*** Opening of EXERCISE DATA ***

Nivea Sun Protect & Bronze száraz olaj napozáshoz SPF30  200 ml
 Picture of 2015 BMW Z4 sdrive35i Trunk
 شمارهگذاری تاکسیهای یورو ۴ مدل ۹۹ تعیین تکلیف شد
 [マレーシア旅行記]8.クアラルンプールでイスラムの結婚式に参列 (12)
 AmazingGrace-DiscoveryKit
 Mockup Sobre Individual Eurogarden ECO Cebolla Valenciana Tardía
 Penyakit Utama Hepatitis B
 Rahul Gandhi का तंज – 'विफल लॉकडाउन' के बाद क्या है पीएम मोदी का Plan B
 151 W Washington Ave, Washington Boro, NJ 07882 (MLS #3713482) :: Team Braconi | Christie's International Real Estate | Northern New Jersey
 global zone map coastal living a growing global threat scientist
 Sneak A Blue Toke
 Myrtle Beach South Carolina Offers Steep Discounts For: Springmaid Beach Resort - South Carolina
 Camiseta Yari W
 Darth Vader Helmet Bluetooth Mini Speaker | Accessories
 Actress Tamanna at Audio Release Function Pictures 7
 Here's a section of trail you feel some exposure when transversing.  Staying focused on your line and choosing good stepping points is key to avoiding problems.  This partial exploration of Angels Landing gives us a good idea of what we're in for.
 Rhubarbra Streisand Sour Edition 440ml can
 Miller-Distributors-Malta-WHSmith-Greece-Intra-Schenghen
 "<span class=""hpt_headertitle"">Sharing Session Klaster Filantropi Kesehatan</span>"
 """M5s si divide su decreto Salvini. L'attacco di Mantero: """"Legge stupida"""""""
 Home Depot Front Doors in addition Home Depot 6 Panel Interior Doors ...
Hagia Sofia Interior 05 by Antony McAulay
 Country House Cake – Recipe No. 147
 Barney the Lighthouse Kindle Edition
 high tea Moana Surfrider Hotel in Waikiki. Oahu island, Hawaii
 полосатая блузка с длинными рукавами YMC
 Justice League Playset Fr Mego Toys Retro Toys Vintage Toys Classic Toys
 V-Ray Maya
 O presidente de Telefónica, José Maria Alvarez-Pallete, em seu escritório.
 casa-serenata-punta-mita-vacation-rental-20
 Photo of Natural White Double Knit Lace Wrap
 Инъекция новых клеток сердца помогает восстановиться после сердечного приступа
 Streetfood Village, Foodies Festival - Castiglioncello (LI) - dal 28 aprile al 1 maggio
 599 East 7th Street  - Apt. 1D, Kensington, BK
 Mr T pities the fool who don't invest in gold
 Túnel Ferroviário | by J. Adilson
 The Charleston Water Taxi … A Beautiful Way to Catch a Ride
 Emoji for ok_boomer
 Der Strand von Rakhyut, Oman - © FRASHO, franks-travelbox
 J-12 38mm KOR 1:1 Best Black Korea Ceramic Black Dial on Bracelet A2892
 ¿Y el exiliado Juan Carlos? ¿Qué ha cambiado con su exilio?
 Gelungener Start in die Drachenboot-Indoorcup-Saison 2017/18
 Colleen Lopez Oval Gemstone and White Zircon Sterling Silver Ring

*** Close of EXERCISE DATA ***

### TASK TO CARRY OUT
Repeat word for word each line from the one with "Gelungener Start in" to the end of the records above, inclusive.

### OUTPUT
 Gelungener Start in die Drachenboot-Indoorcup-Saison 2017/18
 Colleen Lopez Oval Gemstone and White Zircon Sterling Silver Ring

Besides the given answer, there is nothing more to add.